Problems and tasks:
[1] Translate this sentence from the passage on thermal simulation into Spanish: "It found that 39% of thermal engineers are required to spend more than an hour importing CAD models from design suites into their current simulation platform."
[2] Reproduce the portion of the passage on thermal simulation starting at "The report also" and ending at "switched at all.".

Excerpted passage:
2. In this image, the 6SigmaET thermal-simulation platform is being used to model and solve a design.

Numerous business benefits can be derived by reducing the time it takes to solve thermal simulations, too. By significantly saving both time and computational processing power, the multi-level unstructured grid solver is helping maximize the thermal efficiency of designs, cutting down the volume of project prototypes and other costs associated with production. Those saved cost could then be reallocated to future innovations, improvements, and additions to designs and existing product lines.

The Speed of Simulation

Resolving issues of thermal management in the latest designs is also important simply because for many thermal engineers, simulation remains an unnecessarily time-consuming process. It thus creates a bottleneck in the development process and generates costly delays in bringing products to market. According to research by 6SigmaET, two-thirds of thermal engineers in the electronics industry encounter such delays.

In its recent “State of Thermal” report, which surveyed 170 thermal engineers within the industry—including users of nine of the top thermal simulation suites—66% conceded that they faced a minimum of a day’s wait for their equations to solve. In contrast, 32% can solve their simulations in under an hour.

The report also highlighted a number of other hold-ups within the traditional thermal-simulation process. It found that 39% of thermal engineers are required to spend more than an hour importing CAD models from design suites into their current simulation platform. Meanwhile, 51% also consider the initial model creation stage to be too slow.

The research suggests a drastic difference in the capabilities of the various thermal-simulation packages on the market today. And yet, despite industry concerns over the length of time it takes to resolve thermal equations, 60% of thermal engineers admitted to having not changed simulation provider in more than three years, while almost half have never switched at all.

The preference for older software tools may come down familiarity, with some engineers preferring to use the system they know, rather than making the switch to a more modern, yet less familiar, tool. However, the efficiency gains that can be made from switching to more advanced, innovative, and up-to-date tools provide such an advantage that, by not switching, engineers are incurring otherwise completely avoidable time and cost penalties.

Overcoming the Challenge of Hardware Limitations

The “State of Thermal” research also revealed that nearly a quarter of thermal engineers admit that their organizations are struggling to keep up with the hardware requirements needed to support today’s resource-intensive thermal-simulation software packages.

Data excerpt:
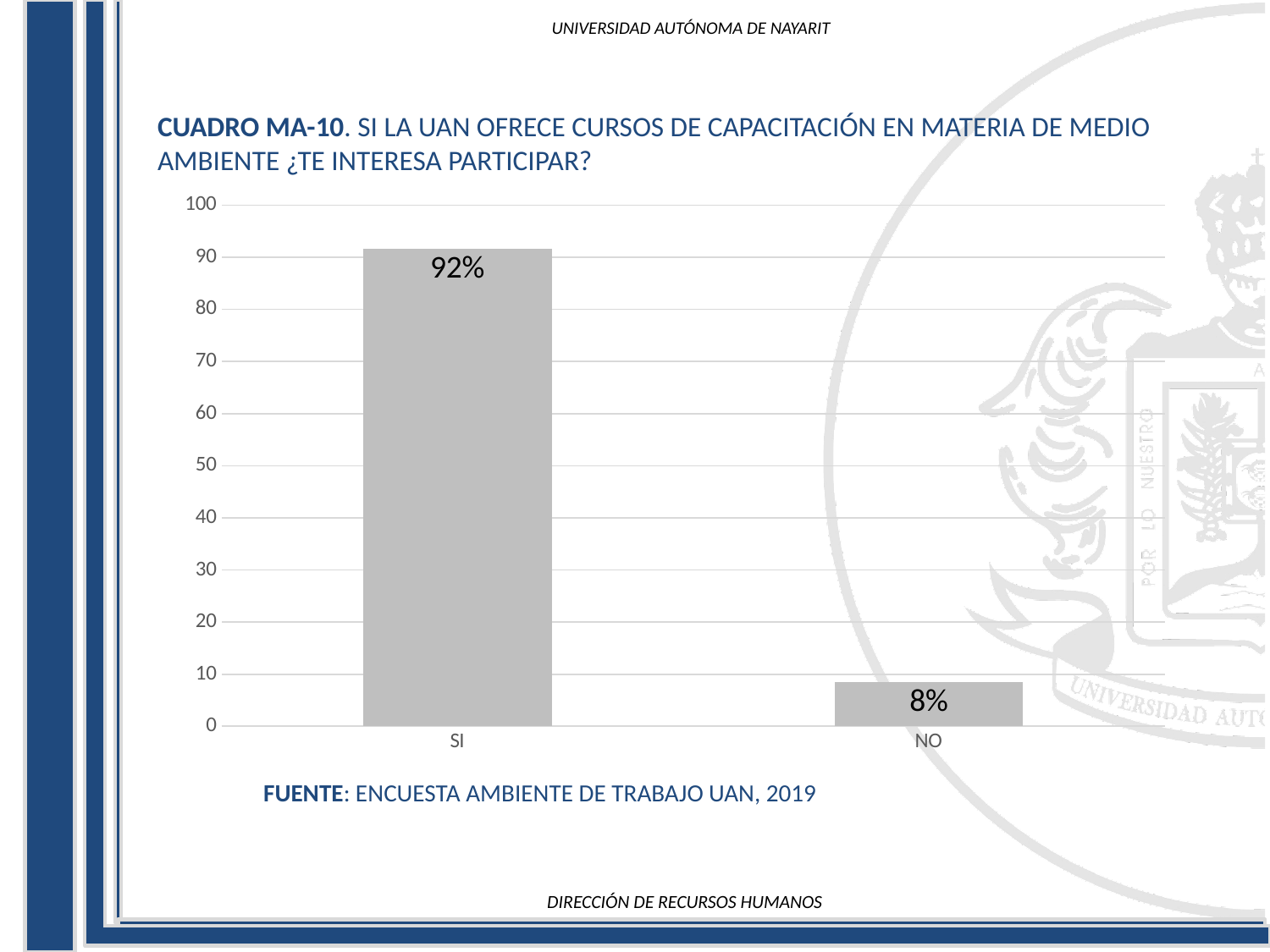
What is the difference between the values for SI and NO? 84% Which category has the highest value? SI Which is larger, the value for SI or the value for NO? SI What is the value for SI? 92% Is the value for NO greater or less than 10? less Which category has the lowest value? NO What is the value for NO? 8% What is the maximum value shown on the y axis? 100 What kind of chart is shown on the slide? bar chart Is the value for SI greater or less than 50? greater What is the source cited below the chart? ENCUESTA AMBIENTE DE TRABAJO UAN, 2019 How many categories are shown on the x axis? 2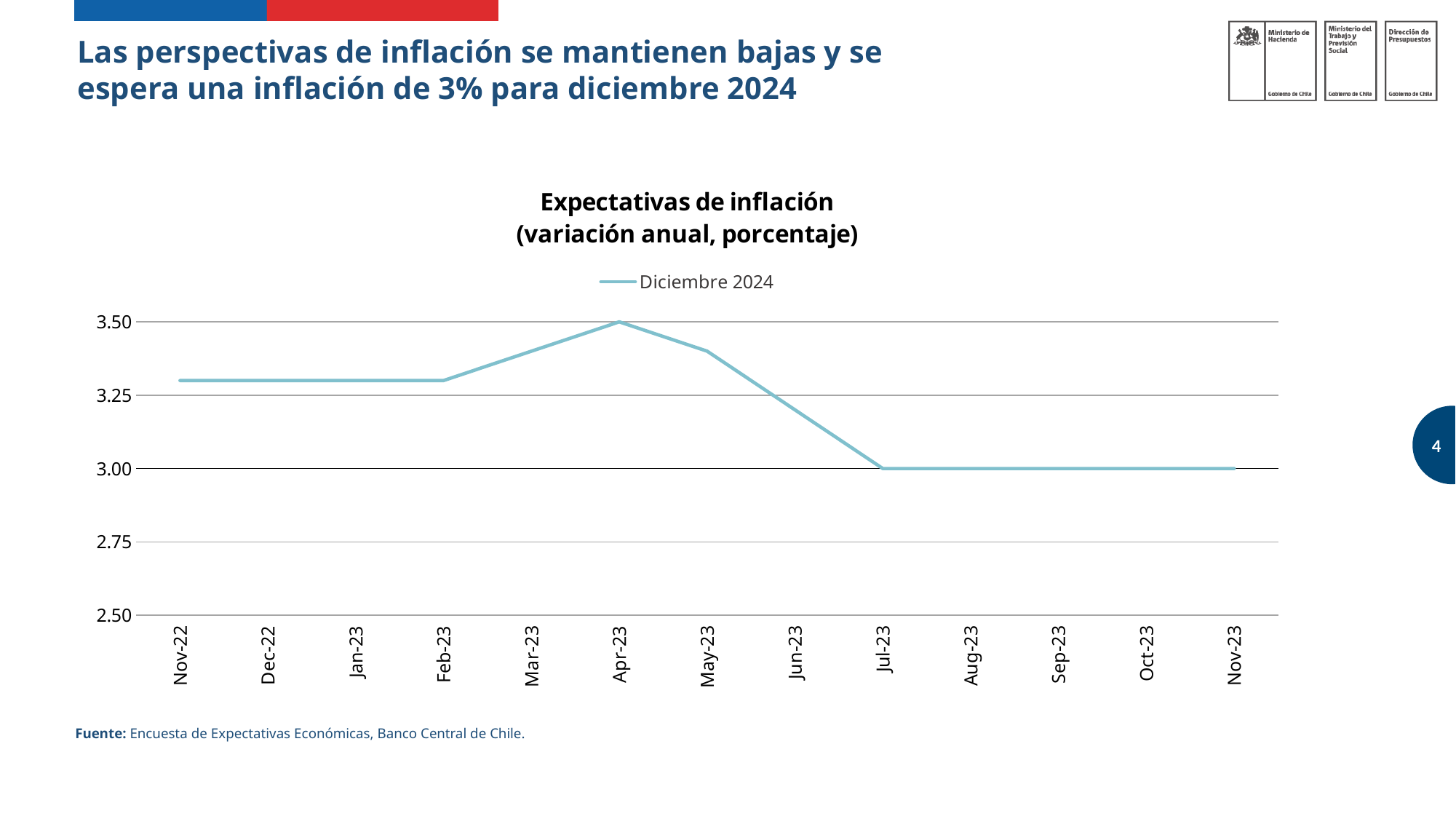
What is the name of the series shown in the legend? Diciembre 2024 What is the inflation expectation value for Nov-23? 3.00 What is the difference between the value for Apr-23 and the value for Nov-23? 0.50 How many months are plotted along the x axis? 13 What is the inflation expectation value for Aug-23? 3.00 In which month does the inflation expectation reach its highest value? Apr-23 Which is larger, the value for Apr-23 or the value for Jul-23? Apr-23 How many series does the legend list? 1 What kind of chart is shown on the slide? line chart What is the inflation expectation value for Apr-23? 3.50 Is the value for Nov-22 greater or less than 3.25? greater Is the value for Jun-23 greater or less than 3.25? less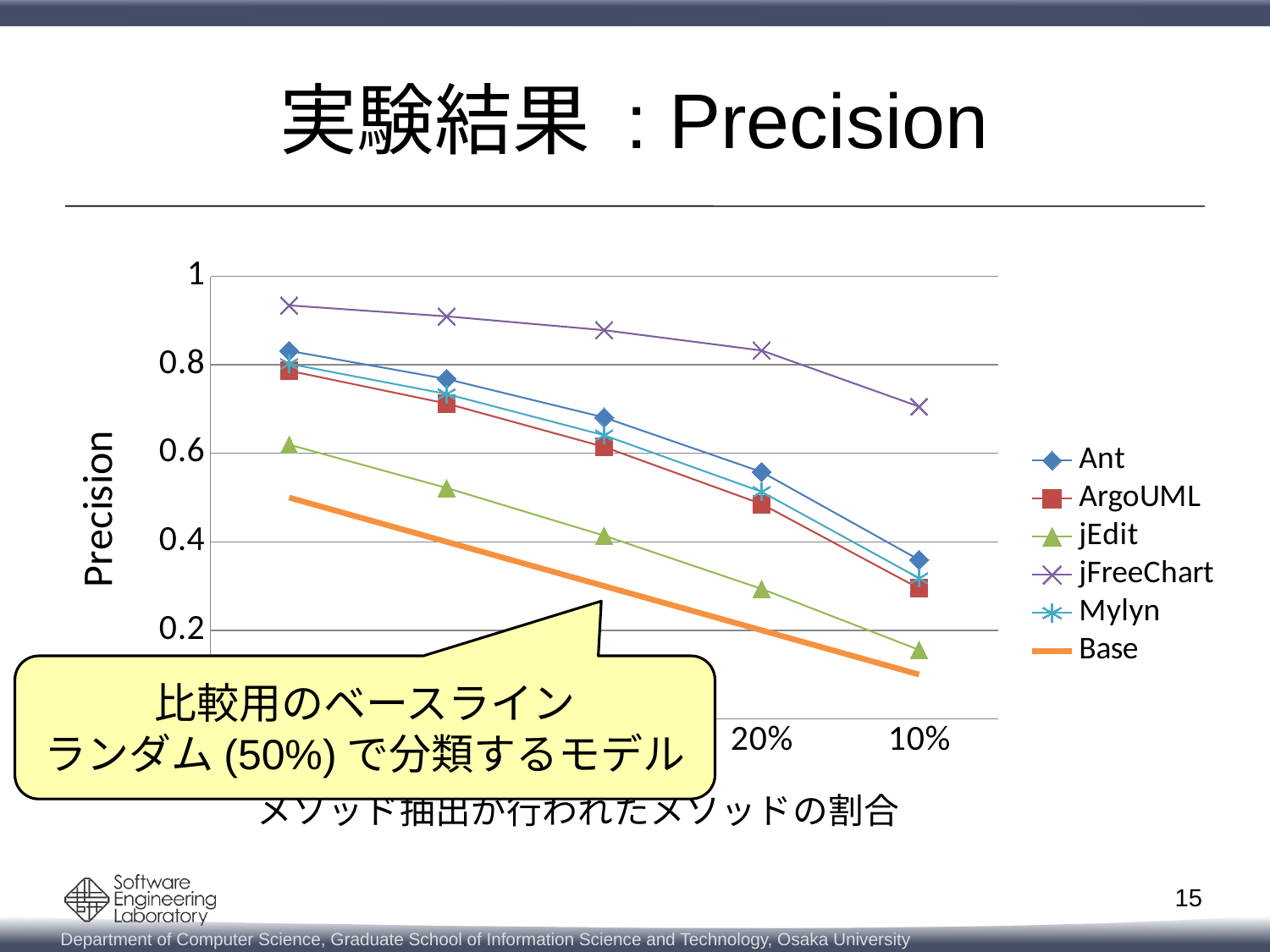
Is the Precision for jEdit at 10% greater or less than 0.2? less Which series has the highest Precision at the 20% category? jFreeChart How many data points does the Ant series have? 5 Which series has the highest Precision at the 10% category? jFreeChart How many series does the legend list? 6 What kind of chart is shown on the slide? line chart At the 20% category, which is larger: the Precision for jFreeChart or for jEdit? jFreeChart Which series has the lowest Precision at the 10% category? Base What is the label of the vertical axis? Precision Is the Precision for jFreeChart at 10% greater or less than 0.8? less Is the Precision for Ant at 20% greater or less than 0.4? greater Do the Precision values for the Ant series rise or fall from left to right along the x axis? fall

Answer section:
[1] Determinó que el 39 % de los ingenieros térmicos deben dedicar más de una hora a importar modelos CAD desde las suites de diseño a su plataforma de simulación actual.

[2]
The report also highlighted a number of other hold-ups within the traditional thermal-simulation process. It found that 39% of thermal engineers are required to spend more than an hour importing CAD models from design suites into their current simulation platform. Meanwhile, 51% also consider the initial model creation stage to be too slow.

The research suggests a drastic difference in the capabilities of the various thermal-simulation packages on the market today. And yet, despite industry concerns over the length of time it takes to resolve thermal equations, 60% of thermal engineers admitted to having not changed simulation provider in more than three years, while almost half have never switched at all.